Formia / Riciclaggio internazionale: operazione Piccadilly scopre gli ideatori, due professionsti del Golfo

Cronaca Formia Gaeta

Tre persone arrestate e beni per 21 milioni di euro sequestrati. È, in sintesi, il contenuto della brillante operazione Piccadilly che, condotta della Guardia di Finanza del gruppo di Formia sotto il coordinamento della Procura di Napoli Nord, in cui si ipotizza un’associazione a delinquere finalizzata al riciclaggio internazionale: sei le persone indagate.

Gli ideatori – secondo le accuse – erano due professionisti di Gaeta e Formia, di 46 e 62 anni. Si tratta di due professionisti molto noti nel tessuto economico e produttivo del Golfo che, difesi dagli avvocati Pasquale Di Gabriele ed Enrico Lisetti, compariranno venerdì pomeriggio davanti il Gip del Tribunale di Napoli Nord Maria Gabriella Iagulli in occasione dell’interrogatorio di garanzia.

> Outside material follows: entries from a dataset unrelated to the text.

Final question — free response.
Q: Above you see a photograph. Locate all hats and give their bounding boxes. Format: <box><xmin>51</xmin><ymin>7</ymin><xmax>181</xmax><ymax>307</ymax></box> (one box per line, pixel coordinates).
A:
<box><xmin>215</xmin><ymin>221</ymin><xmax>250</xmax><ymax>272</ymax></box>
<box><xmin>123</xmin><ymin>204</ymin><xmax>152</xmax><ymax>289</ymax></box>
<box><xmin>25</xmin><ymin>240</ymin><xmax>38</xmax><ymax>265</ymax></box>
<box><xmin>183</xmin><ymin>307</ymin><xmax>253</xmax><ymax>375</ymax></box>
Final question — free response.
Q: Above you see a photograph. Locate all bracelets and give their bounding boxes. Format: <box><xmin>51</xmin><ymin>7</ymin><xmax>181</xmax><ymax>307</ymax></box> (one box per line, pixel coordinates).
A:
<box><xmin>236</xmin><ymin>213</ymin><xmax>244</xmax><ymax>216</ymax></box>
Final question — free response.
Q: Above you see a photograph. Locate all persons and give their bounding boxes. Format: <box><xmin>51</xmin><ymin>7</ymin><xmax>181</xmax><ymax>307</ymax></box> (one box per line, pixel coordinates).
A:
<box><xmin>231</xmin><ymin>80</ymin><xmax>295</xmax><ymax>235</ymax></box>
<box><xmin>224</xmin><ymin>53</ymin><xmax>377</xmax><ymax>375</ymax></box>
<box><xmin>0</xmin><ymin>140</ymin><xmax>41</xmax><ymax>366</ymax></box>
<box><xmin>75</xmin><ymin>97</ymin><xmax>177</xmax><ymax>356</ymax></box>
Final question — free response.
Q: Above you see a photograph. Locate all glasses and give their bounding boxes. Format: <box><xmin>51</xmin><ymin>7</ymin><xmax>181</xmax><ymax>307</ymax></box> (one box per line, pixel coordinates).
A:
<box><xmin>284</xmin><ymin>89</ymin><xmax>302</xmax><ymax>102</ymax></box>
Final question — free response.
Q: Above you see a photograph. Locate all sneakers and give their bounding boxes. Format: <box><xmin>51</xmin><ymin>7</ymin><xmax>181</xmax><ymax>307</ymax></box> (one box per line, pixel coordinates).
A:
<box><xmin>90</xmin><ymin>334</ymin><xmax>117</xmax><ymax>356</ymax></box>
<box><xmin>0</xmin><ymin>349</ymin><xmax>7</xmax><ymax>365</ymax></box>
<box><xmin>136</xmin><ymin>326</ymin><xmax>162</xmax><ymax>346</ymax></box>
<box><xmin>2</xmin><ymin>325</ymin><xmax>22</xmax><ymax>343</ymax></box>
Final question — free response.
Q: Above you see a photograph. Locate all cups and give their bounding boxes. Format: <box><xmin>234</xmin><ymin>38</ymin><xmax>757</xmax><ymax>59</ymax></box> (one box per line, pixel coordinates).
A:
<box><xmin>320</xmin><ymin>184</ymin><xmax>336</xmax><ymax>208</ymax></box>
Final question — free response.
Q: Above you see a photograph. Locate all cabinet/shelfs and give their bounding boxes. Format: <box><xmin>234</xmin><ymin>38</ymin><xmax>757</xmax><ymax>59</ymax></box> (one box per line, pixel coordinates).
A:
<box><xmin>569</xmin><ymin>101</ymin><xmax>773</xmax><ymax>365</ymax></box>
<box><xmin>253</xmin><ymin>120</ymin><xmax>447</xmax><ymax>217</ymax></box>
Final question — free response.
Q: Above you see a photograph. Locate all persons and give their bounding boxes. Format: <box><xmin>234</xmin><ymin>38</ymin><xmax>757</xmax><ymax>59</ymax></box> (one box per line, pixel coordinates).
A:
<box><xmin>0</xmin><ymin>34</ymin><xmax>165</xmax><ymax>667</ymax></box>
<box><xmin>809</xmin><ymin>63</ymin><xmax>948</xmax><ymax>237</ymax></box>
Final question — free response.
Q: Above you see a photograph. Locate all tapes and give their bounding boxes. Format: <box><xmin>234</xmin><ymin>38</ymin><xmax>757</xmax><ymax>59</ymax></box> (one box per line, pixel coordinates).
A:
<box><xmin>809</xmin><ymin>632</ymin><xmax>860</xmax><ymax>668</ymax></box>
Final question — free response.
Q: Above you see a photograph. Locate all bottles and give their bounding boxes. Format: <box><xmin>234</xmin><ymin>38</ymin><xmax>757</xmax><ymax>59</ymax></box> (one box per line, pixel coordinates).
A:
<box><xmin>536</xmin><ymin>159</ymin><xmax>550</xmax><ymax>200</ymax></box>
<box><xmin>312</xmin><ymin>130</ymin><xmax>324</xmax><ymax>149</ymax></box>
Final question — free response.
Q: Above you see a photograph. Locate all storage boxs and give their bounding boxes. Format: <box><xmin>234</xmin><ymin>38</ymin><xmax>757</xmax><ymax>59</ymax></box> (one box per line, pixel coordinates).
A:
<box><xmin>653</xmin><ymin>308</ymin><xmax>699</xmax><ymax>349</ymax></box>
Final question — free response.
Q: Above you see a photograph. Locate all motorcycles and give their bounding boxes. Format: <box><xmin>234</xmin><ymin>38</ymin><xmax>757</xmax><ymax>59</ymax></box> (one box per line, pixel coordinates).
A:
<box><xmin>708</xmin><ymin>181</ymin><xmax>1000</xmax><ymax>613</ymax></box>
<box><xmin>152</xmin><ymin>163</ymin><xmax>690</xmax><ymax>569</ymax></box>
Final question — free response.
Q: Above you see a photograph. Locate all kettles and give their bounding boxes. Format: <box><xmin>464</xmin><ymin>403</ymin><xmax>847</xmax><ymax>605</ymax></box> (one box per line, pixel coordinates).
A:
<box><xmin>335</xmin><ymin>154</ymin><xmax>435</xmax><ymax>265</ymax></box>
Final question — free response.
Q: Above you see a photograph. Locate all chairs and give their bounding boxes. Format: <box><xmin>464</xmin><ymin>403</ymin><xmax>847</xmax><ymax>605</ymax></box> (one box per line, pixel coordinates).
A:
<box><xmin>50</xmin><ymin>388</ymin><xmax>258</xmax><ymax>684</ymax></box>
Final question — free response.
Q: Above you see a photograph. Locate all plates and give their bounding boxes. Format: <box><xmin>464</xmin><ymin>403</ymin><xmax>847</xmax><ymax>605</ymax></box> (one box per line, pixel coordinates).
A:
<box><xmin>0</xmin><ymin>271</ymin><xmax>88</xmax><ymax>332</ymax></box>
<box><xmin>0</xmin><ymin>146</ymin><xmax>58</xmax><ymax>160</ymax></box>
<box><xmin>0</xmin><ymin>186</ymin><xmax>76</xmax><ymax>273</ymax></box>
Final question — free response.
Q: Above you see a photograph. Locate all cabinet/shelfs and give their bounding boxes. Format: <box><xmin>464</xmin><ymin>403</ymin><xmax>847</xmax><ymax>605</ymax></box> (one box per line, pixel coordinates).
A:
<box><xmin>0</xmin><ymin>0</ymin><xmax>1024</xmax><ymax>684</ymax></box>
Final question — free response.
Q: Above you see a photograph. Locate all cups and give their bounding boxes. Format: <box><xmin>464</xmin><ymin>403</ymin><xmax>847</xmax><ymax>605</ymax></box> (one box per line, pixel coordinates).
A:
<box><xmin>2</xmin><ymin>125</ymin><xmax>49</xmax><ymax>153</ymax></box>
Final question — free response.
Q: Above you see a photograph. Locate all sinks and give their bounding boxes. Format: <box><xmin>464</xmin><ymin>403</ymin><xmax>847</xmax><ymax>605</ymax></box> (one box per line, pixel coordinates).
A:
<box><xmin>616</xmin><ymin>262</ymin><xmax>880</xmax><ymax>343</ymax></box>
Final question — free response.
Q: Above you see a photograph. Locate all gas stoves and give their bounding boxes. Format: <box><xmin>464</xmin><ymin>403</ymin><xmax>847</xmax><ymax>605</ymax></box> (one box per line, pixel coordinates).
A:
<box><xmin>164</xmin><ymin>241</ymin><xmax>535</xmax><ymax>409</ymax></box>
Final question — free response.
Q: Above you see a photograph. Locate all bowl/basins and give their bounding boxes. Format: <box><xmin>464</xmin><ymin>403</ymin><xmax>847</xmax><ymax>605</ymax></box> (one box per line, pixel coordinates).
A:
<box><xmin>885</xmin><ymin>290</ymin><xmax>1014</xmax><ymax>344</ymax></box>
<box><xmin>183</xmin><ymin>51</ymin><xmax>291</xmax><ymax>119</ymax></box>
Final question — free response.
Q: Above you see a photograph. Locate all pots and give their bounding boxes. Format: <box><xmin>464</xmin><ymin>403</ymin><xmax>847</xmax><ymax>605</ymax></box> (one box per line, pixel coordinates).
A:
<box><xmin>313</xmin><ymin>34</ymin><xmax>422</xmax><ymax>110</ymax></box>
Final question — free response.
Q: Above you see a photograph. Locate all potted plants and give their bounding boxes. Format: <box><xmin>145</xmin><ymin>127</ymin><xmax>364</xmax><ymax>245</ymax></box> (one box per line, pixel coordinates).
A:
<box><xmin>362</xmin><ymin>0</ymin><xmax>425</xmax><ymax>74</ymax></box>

Sarà già questo un momento significativo per verificare la volontà o meno dei due indagati di collaborare alle indagini coordinate dal sostituto procuratore Barbara Bonanno. La somma finita sotto sequestro che – ipotizza il gruppo di Formia della Guardia di Finanza – rappresenta solo una piccola parte di quelle riciclate dal sodalizio criminale cui gli arrestati fanno parte, costituisce il profitto dei reati di frode fiscali commessi in Italia dagli amministratori di diritto e di fatto di società operanti nel settore del commercio all’ingrosso di calzature e abbigliamento che sono stati oggetto di plurimi trasferimenti all’estero, attraverso la costituzione di società cartiere.

Le indagini erano iniziate nel dicembre 2020. La rete di riciclaggio ideata dai due professionisti di Formia e Gaeta, esperti nel settore della consulenza fiscale e finanziaria, coinvolgeva – secondo le accuse –  soggetti economici di diversi Stati esteri, tra cui Regno Unito, Bulgaria, Lituania, Polonia e Malta. In questi Paesi erano stati aperti rapporti bancari sui quali confluivano i capitali illeciti, che  prima di essere depositati erano soggetti a svariati passaggi sui conti correnti riconducibili a società italiane, con l’obiettivo di rendere più complesso, se non impossibile, l’accertamento della provenienza delittuosa dei capitali.

I due “riciclatori seriali” pontini, come li definisce la Finanza, disponevano di una società londinese di consulenza finanziaria e, tramite questa, fornivano non solo imprese di diritto britannico “pronte all’uso” che assicuravano l’apertura di conti correnti in Europa, ma anche un servizio che garantiva l’assoluto anonimato, individuando, all’occorrenza, soggetti  prestanome cui intestare le varie entità giuridiche e i conti bancari. Tra questi un soggetto residente nel milanese, ritenuto parte integrante del sodalizio criminoso. Altre 16 persone sono indagate per intestazione fittizia di beni e concorso in riciclaggio. A tutti gli indagati è stata riconosciuta la circostanza aggravante della transnazionalità.